Incapacitated and Alone:
Healthcare Decision Making for Unbefriended Older People
By Naomi Karp and Erica
Wood
Editors Note:
The following article highlights key findings from Incapacitated
and Alone: Health Care
Decision-Making for the Unbefriended Elderly (ABA Commission on Law
and Aging 2003), written by Ms. Karp and
Ms. Wood with support from the Fan Fox and Leslie R. Samuels Foundation
and in collaboration with the Samuel
Sadin Institute on Law, Brookdale Center on Aging of Hunter College.
After ten years in
a nursing home, an indigent eighty-nine-year-old Alzheimers patient
with no living relatives is
admitted to the hospital with a high fever. Nursing home staff know
of no friend or outside contact. Indeed, he has
not had any visitors for many years. Doctors find the patient to be
suffering from severe bedsores and a systemic
infection and determine he is unable to make decisions about his treatment.
The locale has no public guardianship
program, and the state program is severely overburdened and underfunded.
Without an authorized decision
maker, how can hospital medical personnel provide treatment and determine
the best course of action?
An eighty-four-year-old
woman lives alone in a Washington, D.C., apartment. She had a professional
career
with the federal government until her retirement in 1990 and never married.
Two weeks ago she didnt answer the
door when her housecleaner arrived. When the building manager opened
the door, he found the resident unconscious on the floor. The apartment
was a mess, and the refrigerator was empty. Emergency room physicians
found she was in a diabetic coma. She was admitted and stabilized, but
a consulting psychiatrist says she has dementia and is not able to make
healthcare decisions. Hospital discharge planners are unable to find
a nursing home placement, although she has money in the bank, because
no one is responsible for her. Should the hospital file for guardianship
to facilitate long-term care placement?
According to a bioethicist
at a major urban hospital, The single greatest category of problems
we encounter
are those that address the care of decisionally incapable patients .
. . who have no living relative or friend who can
be involved in the decision-making process. These are the most vulnerable
patients because no one cares deeply
if they live or die. The American Bar Association Commission on
Law and Aging recently examined decision making for such patients in
a 2003 report entitled Incapacitated and Alone: Health Care Decision-Making
for the
Unbefriended Elderly. The publication identifies the current state
of law and practice in healthcare decision making
for the unbefriended elderly and advances workable solutions that preserve
their rights.
Background
Individual rights in
healthcare decision making are rooted in the concept of informed consent,
which is based
on two principles: a patient has the right to prevent unauthorized contact
with his or her person, and a physician
therefore has a duty to disclose information so the patient can make
an informed decision about treatment. If the
patient cannot make such decisions, a surrogate authorized under state
law can make them on the patients
behalf.
State laws offer four
pathways for surrogate decisions, which Charles Sabatino of the Commission
on Law
and Aging characterizes as the four Ds:
1. Directed decision
making allows a person to specify certain decisions in advance in written
instructions,
such as a living will.
2. Delegated decision
making allows a person to delegate authority to an agent through a healthcare
power of
attorney; the individual maintains autonomy by specifying who will decide
about treatment and which factors to
take into account in the event of later incapacity.
3. Devolved decision
making occurs under default surrogate-consent laws enacted in more than
thirty-five
states, which specifically authorize family members or others to make
choices about treatment if no advance
directive exists.

Task set:
- a) According to the article on healthcare decision making for unbefriended older people, which organization issued the 2003 report titled Incapacitated and Alone?
- b) Print the stretch of the article on unbefriended older people from "According to a" through "incapable patients .".
- c) Write what comes next in the article on healthcare decisions for unbefriended older people, picking up after its last sentence.

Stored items
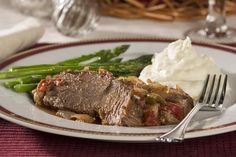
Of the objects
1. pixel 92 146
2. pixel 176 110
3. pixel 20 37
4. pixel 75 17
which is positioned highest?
pixel 75 17

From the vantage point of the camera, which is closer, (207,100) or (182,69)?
(207,100)

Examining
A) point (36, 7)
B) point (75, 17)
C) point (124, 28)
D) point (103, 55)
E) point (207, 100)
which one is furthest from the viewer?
point (36, 7)

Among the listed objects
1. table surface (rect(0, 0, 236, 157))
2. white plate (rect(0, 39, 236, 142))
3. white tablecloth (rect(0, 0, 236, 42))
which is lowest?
table surface (rect(0, 0, 236, 157))

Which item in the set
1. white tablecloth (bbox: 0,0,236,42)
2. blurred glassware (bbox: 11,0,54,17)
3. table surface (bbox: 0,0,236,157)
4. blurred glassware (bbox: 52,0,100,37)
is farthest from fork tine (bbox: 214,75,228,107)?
blurred glassware (bbox: 11,0,54,17)

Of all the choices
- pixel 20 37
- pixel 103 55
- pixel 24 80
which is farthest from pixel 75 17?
pixel 24 80

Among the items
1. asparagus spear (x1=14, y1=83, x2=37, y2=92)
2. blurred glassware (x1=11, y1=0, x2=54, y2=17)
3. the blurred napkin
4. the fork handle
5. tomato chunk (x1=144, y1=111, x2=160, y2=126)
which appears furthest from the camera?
blurred glassware (x1=11, y1=0, x2=54, y2=17)

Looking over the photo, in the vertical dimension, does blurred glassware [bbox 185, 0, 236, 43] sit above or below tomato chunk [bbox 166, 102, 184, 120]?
above

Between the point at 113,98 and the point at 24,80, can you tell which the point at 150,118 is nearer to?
the point at 113,98

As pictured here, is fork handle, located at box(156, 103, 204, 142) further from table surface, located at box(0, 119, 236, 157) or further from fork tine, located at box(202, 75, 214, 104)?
fork tine, located at box(202, 75, 214, 104)
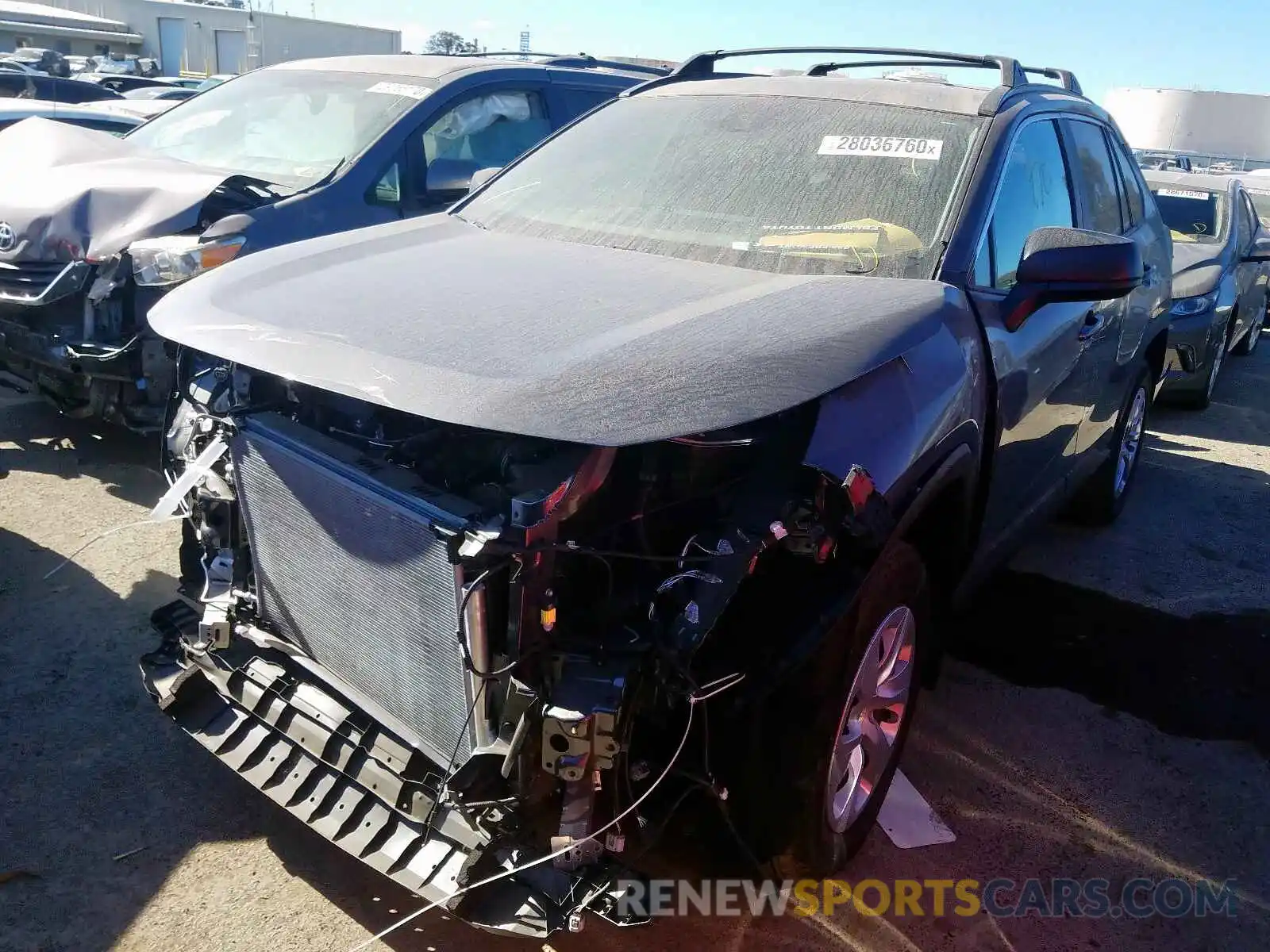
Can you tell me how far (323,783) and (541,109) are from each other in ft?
15.9

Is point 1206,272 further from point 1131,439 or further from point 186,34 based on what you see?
point 186,34

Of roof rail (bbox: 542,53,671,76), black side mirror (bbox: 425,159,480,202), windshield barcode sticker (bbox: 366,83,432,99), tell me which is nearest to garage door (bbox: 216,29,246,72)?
roof rail (bbox: 542,53,671,76)

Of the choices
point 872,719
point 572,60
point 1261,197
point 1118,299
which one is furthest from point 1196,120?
point 872,719

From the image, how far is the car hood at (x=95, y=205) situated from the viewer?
4754 millimetres

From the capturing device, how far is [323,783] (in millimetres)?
2490

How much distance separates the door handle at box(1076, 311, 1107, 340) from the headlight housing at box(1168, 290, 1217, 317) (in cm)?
392

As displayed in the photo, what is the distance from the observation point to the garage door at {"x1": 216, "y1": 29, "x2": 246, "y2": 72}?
4316 cm

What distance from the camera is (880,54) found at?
410 centimetres

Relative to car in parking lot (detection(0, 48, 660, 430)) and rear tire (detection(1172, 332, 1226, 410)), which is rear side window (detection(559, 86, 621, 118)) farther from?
rear tire (detection(1172, 332, 1226, 410))

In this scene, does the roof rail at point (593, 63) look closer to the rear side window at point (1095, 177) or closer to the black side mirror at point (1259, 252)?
the rear side window at point (1095, 177)

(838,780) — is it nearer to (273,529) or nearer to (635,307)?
(635,307)

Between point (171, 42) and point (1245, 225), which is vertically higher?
point (1245, 225)

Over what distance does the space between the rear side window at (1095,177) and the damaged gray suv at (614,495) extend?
26.7 inches

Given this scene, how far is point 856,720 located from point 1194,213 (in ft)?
25.3
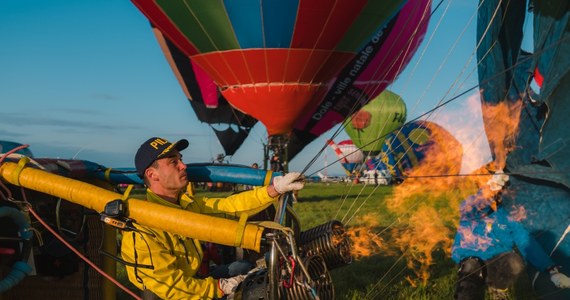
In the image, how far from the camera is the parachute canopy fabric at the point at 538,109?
402 centimetres

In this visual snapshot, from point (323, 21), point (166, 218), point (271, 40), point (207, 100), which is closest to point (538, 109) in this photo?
point (166, 218)

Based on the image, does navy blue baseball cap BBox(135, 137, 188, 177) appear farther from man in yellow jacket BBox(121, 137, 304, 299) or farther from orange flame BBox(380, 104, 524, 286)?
orange flame BBox(380, 104, 524, 286)

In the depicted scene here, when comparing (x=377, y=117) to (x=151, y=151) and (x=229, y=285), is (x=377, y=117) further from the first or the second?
(x=229, y=285)

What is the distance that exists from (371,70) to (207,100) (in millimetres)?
4634

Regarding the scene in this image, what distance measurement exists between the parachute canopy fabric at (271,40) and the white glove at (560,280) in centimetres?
603

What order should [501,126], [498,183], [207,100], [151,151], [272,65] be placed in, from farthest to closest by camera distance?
1. [207,100]
2. [272,65]
3. [501,126]
4. [498,183]
5. [151,151]

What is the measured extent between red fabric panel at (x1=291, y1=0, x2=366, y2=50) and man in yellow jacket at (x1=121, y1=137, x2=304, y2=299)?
6.32 meters

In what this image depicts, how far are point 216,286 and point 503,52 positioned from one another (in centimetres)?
306

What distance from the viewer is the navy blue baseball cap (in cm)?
286

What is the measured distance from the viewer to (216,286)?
261 cm

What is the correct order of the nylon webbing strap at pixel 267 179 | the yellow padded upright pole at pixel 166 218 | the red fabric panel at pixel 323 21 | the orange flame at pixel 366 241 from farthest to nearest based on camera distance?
the red fabric panel at pixel 323 21
the orange flame at pixel 366 241
the nylon webbing strap at pixel 267 179
the yellow padded upright pole at pixel 166 218

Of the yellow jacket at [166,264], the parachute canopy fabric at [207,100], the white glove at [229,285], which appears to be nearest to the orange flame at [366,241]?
the white glove at [229,285]

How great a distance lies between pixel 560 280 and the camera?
12.8ft

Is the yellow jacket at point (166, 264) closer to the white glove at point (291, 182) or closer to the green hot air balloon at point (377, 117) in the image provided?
the white glove at point (291, 182)
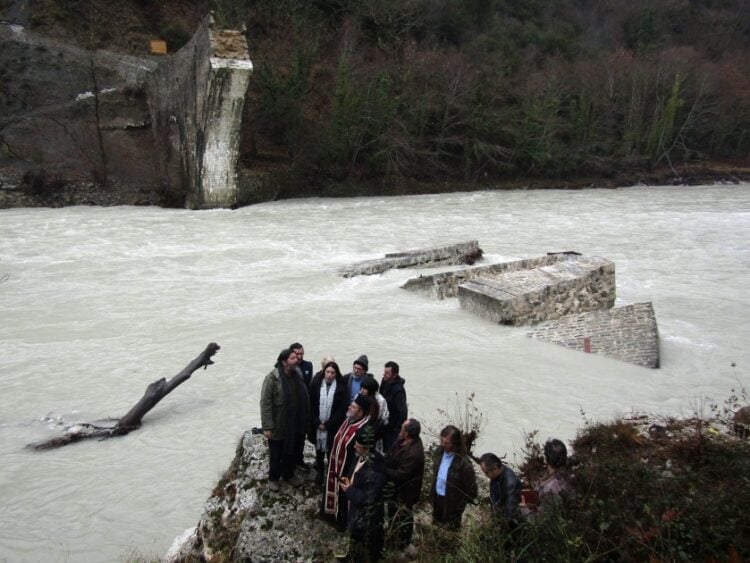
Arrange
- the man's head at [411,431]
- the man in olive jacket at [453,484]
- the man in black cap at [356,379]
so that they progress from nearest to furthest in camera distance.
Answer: the man in olive jacket at [453,484] < the man's head at [411,431] < the man in black cap at [356,379]

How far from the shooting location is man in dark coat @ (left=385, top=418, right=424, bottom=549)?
12.7ft

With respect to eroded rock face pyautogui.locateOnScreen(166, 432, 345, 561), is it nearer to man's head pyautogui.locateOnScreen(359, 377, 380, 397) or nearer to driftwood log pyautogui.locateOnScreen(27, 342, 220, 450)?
man's head pyautogui.locateOnScreen(359, 377, 380, 397)

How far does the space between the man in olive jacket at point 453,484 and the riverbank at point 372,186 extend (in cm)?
2170

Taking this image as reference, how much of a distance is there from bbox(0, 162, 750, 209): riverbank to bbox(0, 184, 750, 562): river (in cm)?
350

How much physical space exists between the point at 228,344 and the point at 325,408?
5.01m

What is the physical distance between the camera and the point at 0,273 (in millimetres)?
13430

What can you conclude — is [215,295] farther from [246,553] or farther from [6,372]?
[246,553]

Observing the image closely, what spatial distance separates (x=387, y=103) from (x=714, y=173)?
18.8 metres

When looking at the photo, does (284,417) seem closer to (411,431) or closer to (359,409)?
(359,409)

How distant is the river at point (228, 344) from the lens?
19.3 ft

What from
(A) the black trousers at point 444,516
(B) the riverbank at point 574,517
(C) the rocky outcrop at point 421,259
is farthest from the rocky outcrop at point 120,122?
(A) the black trousers at point 444,516

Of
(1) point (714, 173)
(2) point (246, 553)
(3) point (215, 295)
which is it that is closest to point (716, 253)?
(3) point (215, 295)

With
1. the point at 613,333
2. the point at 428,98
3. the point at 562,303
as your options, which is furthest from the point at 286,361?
the point at 428,98

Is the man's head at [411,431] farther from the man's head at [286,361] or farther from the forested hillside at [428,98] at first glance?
the forested hillside at [428,98]
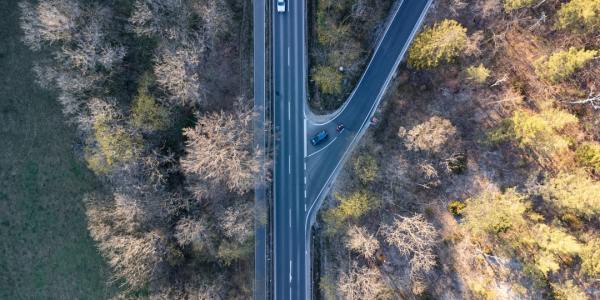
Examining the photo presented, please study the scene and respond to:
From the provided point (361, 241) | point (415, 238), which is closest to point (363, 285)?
point (361, 241)

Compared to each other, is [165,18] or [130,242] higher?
[165,18]

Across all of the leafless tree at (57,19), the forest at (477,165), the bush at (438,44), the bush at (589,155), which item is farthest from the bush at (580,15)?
the leafless tree at (57,19)

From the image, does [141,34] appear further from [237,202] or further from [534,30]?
[534,30]

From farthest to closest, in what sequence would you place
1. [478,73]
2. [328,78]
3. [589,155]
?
[328,78], [478,73], [589,155]

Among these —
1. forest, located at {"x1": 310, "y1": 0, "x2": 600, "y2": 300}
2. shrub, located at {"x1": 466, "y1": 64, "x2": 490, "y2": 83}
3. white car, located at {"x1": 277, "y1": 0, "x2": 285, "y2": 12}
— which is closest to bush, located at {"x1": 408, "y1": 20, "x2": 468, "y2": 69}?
forest, located at {"x1": 310, "y1": 0, "x2": 600, "y2": 300}

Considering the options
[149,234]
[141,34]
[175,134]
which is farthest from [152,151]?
[141,34]

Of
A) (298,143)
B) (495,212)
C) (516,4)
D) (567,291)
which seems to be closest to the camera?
(567,291)

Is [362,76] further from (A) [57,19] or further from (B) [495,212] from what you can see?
(A) [57,19]

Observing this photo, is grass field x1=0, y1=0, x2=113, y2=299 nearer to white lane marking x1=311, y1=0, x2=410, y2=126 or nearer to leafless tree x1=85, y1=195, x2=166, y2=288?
leafless tree x1=85, y1=195, x2=166, y2=288

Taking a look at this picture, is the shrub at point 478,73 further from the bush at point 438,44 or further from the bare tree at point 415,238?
the bare tree at point 415,238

Expected responses:
- a) The American Bar Association Commission on Law and Aging.

- b)
According to a bioethicist
at a major urban hospital, The single greatest category of problems
we encounter
are those that address the care of decisionally incapable patients .

- c)
4. Displaced decision
making refers to judicial intervention through guardianship or special
court transactions;
although guardianship can meet needs and offer necessary protection
with court oversight, it removes basic
human rights and can be costly and cumbersome. It is a last resort.
In the study, we defined unbefriended elderly patients as those who
do not have the decisional capacity to
give informed consent to the treatment at hand; have not executed an
advance directive that addresses the treatment at hand and have no capacity
to do so; and have no legally authorized surrogate, family, or friends
to assist in the decision-making process. For these patients, none of
the above paths are available. As a result, the patients may be subject
to overtreatment, undertreatment, or treatment that does not reflect
their values or address their well-being.
Project Findings
The Commissions
report revealed the following findings:
Little existing
study: Very few writings exist on healthcare decision making for
unbefriended patients, and
there are no previous in-depth studies. This reflects a sad lack of
public attention to the needs of this vulnerable
population.
Compelling estimated
data: Hard data on the size of this population is lacking. Estimates
differ, but all show
the number is significant. Experts have speculated that nearly 3 percent
to 4 percent of the total nursing home
population is unbefriended. This coincides with observations made during
our study, but the figures have no statistical basis. Broader demographic
data show converging trends that underscore the urgency of the problem:
the
elder population is increasing, the number of individuals with dementia
is increasing, a high percentage of nursing
home residents have some degree of cognitive impairment, and a substantial
number of incapacitated individuals
have no willing and available relatives or friends and are in need of
guardians or other surrogate decision makers.
Patient demographics:
Unbefriended patients frequently are people who were socially isolated
much of their
lives. Often they fell through societal cracks into a no-mans-land
without traces of their pasts, preferences, and
advocates. The majority are in hospitals or nursing homes and frequently
have multiple chronic conditions that will
require timely and wrenching decisions on major medical or life-sustaining
treatment.
Existing legislative
mechanisms: Our study identified four existing legislative paths to
healthcare decision
making for unbefriended patients:
1. Eight states have
enacted statutory authorization for healthcare consent when no surrogate
is available.
These statutes designate default surrogates who have authority to make
decisions without judicial action. Many of
the provisions give a key role to the attending physician, either alone
or in consultation with others, such as members of an institutional
ethics committee.
2. Three states have
enacted laws authorizing external committees of trained volunteers to
make healthcare
decisions on behalf of unbefriended individuals through an administrative
hearing process. These programs focus
on people with mental retardation, developmental disabilities, and mental
illness rather than on the frail, incapacitated, long-term care population,
but are instructive as working models.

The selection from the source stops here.